_Work to complete_.
Print what the records say exactly, and omit the pictures.

─── Material supplied ───

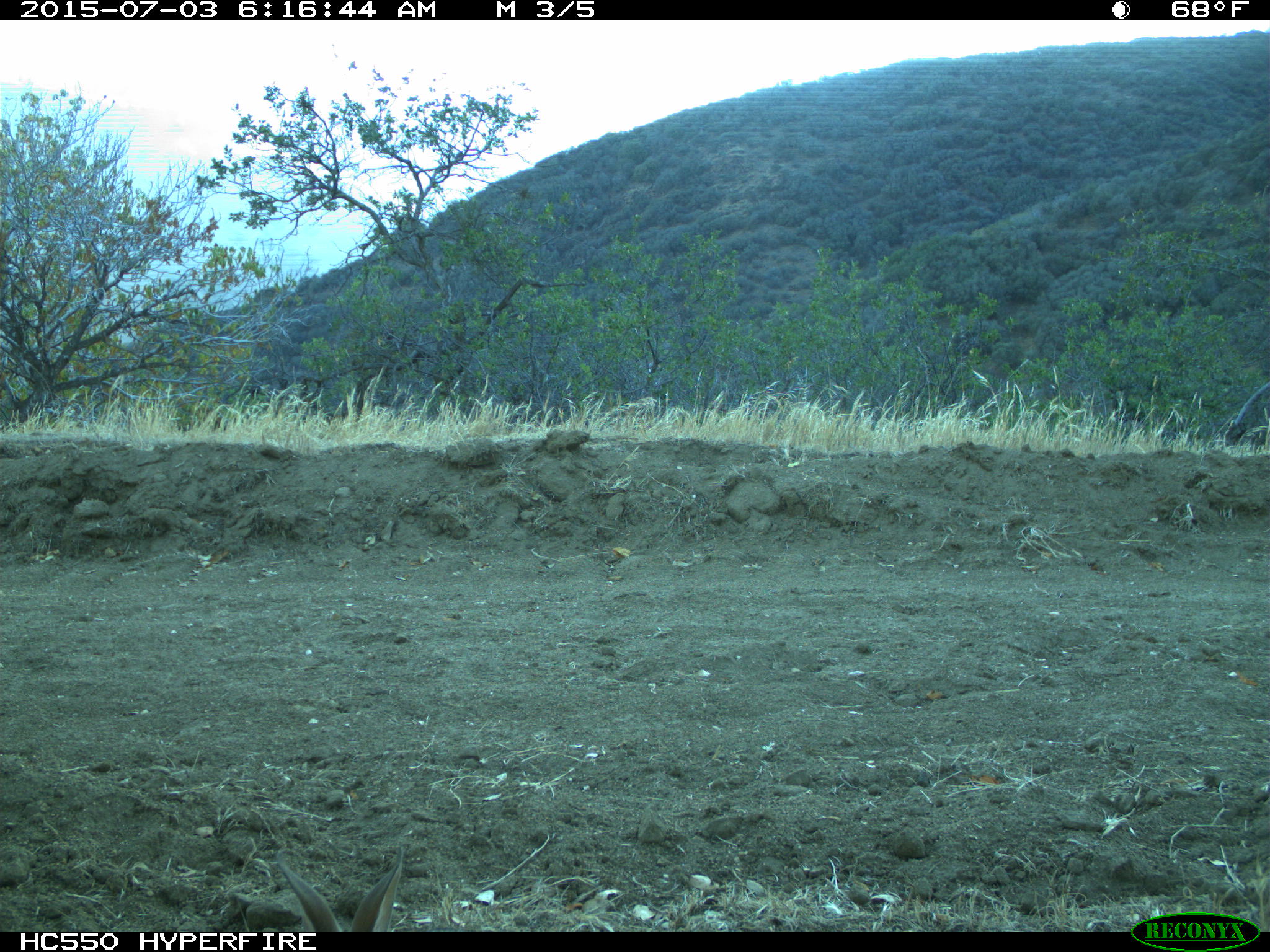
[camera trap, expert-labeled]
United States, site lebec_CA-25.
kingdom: Animalia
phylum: Chordata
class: Mammalia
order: Lagomorpha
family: Leporidae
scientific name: Leporidae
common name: rabbits and hares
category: unidentified rabbit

───

_Answer space_.
[camera trap, expert-labeled]
United States, site lebec_CA-25.
kingdom: Animalia
phylum: Chordata
class: Mammalia
order: Lagomorpha
family: Leporidae
scientific name: Leporidae
common name: rabbits and hares
category: unidentified rabbit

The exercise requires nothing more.